Instructions to follow —
Turn the entries below into a Markdown table with the columns Row and Line. Start at the line that contains "Inspecting the image, is" and continue through the end of the entries. Include both ends, and leave out blank lines.
--- BEGIN Records for the exercise ---
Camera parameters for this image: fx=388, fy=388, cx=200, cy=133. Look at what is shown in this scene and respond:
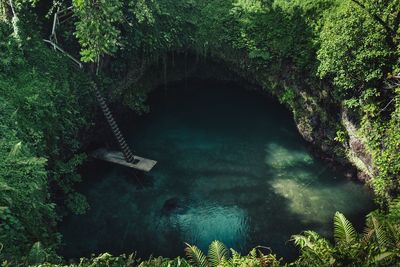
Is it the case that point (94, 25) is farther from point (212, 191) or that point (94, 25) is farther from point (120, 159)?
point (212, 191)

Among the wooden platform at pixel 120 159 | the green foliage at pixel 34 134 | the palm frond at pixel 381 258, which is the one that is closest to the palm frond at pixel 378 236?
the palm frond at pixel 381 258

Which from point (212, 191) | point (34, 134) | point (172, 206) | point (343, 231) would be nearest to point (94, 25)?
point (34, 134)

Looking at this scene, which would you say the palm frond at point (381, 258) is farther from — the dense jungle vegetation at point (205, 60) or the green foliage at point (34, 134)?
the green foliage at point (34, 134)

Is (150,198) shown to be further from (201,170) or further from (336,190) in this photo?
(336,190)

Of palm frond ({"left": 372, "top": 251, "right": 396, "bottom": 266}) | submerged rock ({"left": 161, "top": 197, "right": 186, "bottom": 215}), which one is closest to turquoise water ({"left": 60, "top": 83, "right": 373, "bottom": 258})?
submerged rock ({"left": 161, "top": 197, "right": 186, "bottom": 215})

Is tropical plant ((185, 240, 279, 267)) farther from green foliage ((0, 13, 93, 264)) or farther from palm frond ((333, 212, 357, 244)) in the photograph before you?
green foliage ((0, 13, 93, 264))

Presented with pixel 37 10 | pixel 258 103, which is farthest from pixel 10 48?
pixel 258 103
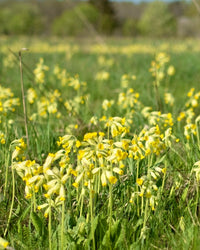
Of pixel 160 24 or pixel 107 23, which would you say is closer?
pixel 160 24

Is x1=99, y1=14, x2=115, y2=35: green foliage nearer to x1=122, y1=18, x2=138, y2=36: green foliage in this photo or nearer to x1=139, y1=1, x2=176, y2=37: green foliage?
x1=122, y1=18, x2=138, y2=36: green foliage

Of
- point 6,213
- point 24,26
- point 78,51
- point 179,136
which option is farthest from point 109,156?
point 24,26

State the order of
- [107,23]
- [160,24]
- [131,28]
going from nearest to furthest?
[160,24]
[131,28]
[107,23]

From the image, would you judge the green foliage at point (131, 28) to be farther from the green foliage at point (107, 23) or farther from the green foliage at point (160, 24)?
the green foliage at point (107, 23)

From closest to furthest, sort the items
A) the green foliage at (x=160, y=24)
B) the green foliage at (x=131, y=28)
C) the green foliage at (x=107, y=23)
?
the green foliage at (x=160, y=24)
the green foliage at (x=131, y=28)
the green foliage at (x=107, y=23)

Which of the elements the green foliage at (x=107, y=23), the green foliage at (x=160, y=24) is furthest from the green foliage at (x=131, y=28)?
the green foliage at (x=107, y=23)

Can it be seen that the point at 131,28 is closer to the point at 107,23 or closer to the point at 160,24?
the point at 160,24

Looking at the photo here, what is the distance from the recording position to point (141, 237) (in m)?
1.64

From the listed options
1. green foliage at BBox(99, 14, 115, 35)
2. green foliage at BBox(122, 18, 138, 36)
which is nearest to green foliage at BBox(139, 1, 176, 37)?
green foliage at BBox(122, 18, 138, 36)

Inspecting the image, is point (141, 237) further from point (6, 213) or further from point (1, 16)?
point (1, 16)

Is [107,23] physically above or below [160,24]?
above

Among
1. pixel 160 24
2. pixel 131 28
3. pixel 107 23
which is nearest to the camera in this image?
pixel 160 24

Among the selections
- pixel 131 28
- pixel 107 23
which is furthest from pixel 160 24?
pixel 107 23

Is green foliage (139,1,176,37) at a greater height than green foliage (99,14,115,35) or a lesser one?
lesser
--- END Records for the exercise ---
Reply —
| Row | Line |
|---|---|
| 1 | Inspecting the image, is point (141, 237) further from point (6, 213) or further from point (1, 16)? |
| 2 | point (1, 16) |
| 3 | Is [107,23] physically above or below [160,24]? |
| 4 | above |
| 5 | Among |
| 6 | 1. pixel 160 24 |
| 7 | 2. pixel 131 28 |
| 8 | 3. pixel 107 23 |
| 9 | which is nearest to the camera in this image? |
| 10 | pixel 160 24 |
| 11 | Among the selections |
| 12 | - pixel 131 28 |
| 13 | - pixel 107 23 |
| 14 | which is furthest from pixel 160 24? |
| 15 | pixel 107 23 |
| 16 | Is green foliage (139,1,176,37) at a greater height than green foliage (99,14,115,35) or a lesser one? |
| 17 | lesser |